EXTRAIT =
------------------------------------

Nous le savons, le discours racialiste gagne en popularité de jour en jour au Québec, affichant un désir de réduire les inégalités raciales qui persisteraient dans la société contemporaine.

Ces adhérents préfèrent s’appeler des « antiracistes », mais en étudiant leurs discours, on peut se rendre compte assez rapidement que leurs idées font terriblement régresser nos conceptions de la vie en société. On nous explique ainsi que l’universalisme, hérité du christianisme puis des Lumières, serait une supercherie prônée par « les dominants » pour perpétuer la suprématie blanche sur les communautés marginalisées. Certes. Faut-il vraiment rappeler que cette idée révolutionnaire a permis de guider les hommes de partout dans le monde vers la liberté ? Grâce à elle, l’esclavage et le colonialisme impérial ne sont plus que choses du passé, quoi qu’en disent des universitaires marxistes pédants.

Disons que nos racialistes sont friands de raccourcis intellectuels du même type, y allant de toutes sortes d’interprétations de la société pour le moins hasardeuses. Prenons un exemple.

À l’Université du Québec à Montréal (UQAM), là où j’étudie, j’ai ainsi pu entendre récemment un propos pour le moins étonnant. Au détour d’une présentation orale, le professeur, que je respecte et qui possède des qualités indéniables, affirme que la musique classique était « blanche et occidentale ». Aussitôt cela entendu, je demande en quoi la musique classique serait « blanche ». Une collègue de me répondre que cela relève de l’évidence, pendant qu’une autre roule les yeux. Mais encore ? La musique classique ne trouve-t-elle pas écho sur tous les continents du monde ? Bien sûr, me dit-on : elle n’en demeure pas moins « européocentrée » et ses grands noms sont « blancs ». Mais les autres peuples du monde n’ont-ils pas leurs compositeurs, leurs interprètes, leurs auditeurs ? De quelle façon la « blancheur » des grands compositeurs occidentaux vient s’imprégner dans leurs partitions ? On me répond par râlements d’exaspération en m’accusant de faire preuve de « mauvaise foi », à la manière d’un écolier agaçant qui ne veut rien comprendre.

------------------------------------

DONNÉES ENREGISTRÉES =
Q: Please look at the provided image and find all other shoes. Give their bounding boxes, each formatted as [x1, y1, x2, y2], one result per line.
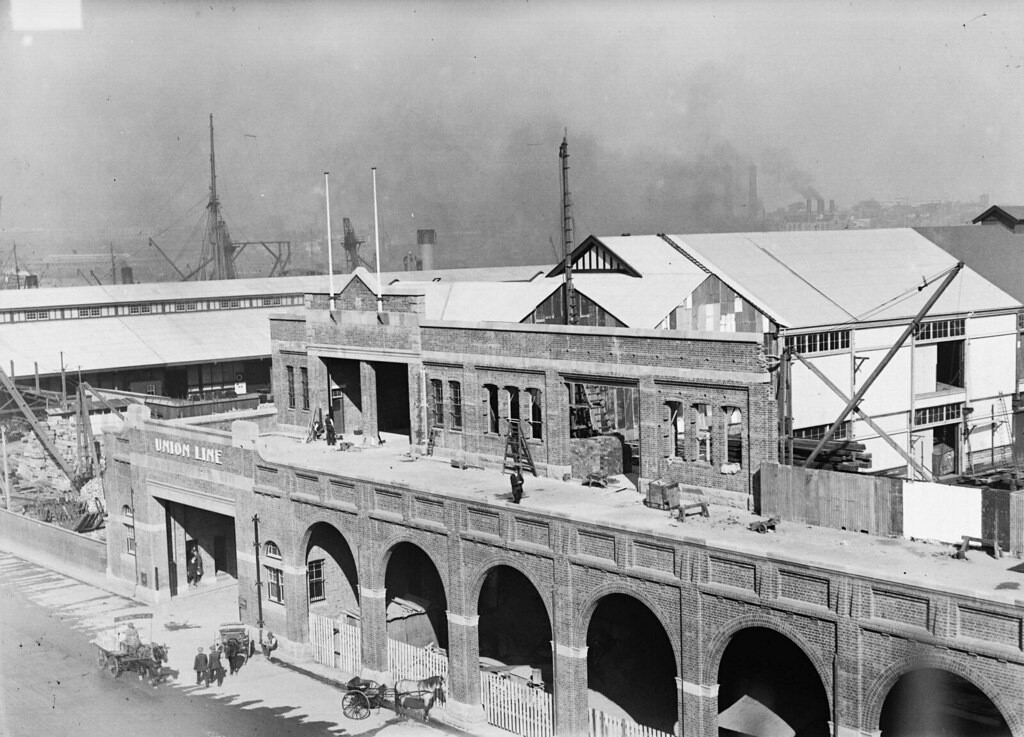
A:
[328, 443, 330, 445]
[332, 443, 335, 445]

------------------------------------

TÂCHES DEMANDÉES =
1) Selon l'extrait, quels termes le professeur a-t-il employés pour qualifier la musique classique ?
2) Recopiez fidèlement le passage de l'extrait situé entre « Ces adhérents préfèrent » et « Prenons un exemple. », ces deux bornes incluses.
Seul l'extrait doit servir de référence.

RÉSULTATS OBTENUS =
1) Il a affirmé que la musique classique était « blanche et occidentale ».

2)
Ces adhérents préfèrent s’appeler des « antiracistes », mais en étudiant leurs discours, on peut se rendre compte assez rapidement que leurs idées font terriblement régresser nos conceptions de la vie en société. On nous explique ainsi que l’universalisme, hérité du christianisme puis des Lumières, serait une supercherie prônée par « les dominants » pour perpétuer la suprématie blanche sur les communautés marginalisées. Certes. Faut-il vraiment rappeler que cette idée révolutionnaire a permis de guider les hommes de partout dans le monde vers la liberté ? Grâce à elle, l’esclavage et le colonialisme impérial ne sont plus que choses du passé, quoi qu’en disent des universitaires marxistes pédants.

Disons que nos racialistes sont friands de raccourcis intellectuels du même type, y allant de toutes sortes d’interprétations de la société pour le moins hasardeuses. Prenons un exemple.